Authentic relationship starts by looking for a place of encounter. If you haven’t been to a synagogue service, attend one. It’s beautiful. I’ve visited a few and have always received a warm, warm welcome. They love having visitors. It’s been my experience that they want to have these encounters with us.


“It’s been my experience that they want to have these encounters with us.”


Some of us are fortunate enough to have Jewish people in our lives. The first real relationship I had with a Jewish person (he was actually an atheist) was a philosophy professor from whom I took a class on modern philosophy. At first, I saw him as an adversary of sorts. Eventually, I came to value him as a friend.

This probably won’t strike a chord with the typical Renew.org reader, but, when my wife and I became Catholic, we no longer deemed ourselves missionaries because the Catholic Church does not have a formal mission to the Jewish people.

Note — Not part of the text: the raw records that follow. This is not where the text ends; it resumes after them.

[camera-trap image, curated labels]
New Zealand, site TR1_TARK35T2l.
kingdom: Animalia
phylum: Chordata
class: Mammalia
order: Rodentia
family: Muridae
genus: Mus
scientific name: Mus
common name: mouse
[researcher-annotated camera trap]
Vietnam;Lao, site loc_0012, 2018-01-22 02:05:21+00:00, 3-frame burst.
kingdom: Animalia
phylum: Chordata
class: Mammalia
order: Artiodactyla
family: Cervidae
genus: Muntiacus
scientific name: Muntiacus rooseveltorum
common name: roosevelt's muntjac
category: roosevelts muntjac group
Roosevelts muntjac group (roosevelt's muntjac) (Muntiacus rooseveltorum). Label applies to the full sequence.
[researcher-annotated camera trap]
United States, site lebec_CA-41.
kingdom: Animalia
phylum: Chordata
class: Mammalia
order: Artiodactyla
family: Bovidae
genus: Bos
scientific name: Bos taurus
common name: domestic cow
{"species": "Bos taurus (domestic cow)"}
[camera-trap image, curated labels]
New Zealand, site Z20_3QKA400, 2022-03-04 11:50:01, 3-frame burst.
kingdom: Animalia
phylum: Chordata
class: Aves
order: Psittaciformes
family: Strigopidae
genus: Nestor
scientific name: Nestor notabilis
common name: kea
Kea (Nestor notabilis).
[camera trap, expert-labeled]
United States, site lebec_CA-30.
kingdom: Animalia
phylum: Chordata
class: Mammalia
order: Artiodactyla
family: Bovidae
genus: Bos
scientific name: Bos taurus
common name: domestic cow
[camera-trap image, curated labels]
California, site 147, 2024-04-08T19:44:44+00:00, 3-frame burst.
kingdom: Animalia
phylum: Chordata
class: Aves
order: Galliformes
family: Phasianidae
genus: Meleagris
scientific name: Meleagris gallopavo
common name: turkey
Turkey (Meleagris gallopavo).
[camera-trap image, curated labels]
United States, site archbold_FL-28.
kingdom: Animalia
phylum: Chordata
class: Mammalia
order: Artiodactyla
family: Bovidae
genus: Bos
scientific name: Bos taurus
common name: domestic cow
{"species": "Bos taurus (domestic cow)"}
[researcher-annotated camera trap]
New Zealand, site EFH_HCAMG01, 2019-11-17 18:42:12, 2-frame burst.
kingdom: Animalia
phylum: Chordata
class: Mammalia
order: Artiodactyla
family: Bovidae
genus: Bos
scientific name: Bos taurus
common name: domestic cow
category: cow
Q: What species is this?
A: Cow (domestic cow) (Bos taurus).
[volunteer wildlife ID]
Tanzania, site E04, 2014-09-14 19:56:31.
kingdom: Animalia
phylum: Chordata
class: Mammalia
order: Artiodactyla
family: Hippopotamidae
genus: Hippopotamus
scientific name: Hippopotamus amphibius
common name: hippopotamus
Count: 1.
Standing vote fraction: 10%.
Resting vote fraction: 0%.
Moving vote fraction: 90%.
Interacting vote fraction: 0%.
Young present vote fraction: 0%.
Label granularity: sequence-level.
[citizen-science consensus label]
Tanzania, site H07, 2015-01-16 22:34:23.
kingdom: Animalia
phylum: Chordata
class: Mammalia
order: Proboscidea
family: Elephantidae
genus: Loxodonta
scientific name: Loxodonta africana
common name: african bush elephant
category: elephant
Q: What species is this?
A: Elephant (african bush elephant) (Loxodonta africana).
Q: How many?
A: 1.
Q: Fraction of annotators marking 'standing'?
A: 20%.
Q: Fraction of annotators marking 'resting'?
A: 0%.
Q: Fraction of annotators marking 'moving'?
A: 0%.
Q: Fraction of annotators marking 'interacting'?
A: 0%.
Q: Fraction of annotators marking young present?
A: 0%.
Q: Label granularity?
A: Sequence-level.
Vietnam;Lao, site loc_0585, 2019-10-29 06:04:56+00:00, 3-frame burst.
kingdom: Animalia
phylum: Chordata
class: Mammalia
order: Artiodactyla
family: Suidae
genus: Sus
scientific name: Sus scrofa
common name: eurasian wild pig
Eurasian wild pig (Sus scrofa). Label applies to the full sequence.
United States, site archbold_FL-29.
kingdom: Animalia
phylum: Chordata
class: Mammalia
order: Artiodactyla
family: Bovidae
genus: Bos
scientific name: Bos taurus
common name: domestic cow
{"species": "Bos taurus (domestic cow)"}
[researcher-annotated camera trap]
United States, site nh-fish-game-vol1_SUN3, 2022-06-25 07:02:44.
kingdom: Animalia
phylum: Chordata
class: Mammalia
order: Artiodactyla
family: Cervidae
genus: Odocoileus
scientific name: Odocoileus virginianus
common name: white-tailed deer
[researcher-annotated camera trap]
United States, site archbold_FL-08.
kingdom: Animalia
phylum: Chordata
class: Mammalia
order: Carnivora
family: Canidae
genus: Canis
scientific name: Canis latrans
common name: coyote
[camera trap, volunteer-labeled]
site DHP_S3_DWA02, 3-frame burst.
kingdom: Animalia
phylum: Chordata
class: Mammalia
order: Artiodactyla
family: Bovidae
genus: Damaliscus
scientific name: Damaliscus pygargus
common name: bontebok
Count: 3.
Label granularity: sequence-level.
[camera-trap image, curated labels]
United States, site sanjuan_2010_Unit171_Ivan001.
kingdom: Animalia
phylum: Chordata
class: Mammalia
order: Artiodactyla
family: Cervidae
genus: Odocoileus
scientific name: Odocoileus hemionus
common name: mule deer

As Catholics in dialogue with the Jewish people, we are committed to bearing witness to our faith in Jesus at every opportunity, but not with the express goal of converting the Jews. We trust that God himself will bring about the promise of Romans 11:26 in his own providential time. If He chooses to use me as His humble servant towards that end, I will respond with joy, but I think there is great wisdom in waiting for God’s sovereign move in this regard.

And if we are going to evangelize our Jewish friends, I would just caution that this doesn’t mean targeting them for conversion so we can put a notch on our Bibles. We have to go into the relationship with vulnerability. We have a conviction that Jesus is the Messiah. So, when I have a Jewish friend, eventually we will talk about the elephant in the room. But a lot of us don’t get there because we’re not trying to nurture those relationships.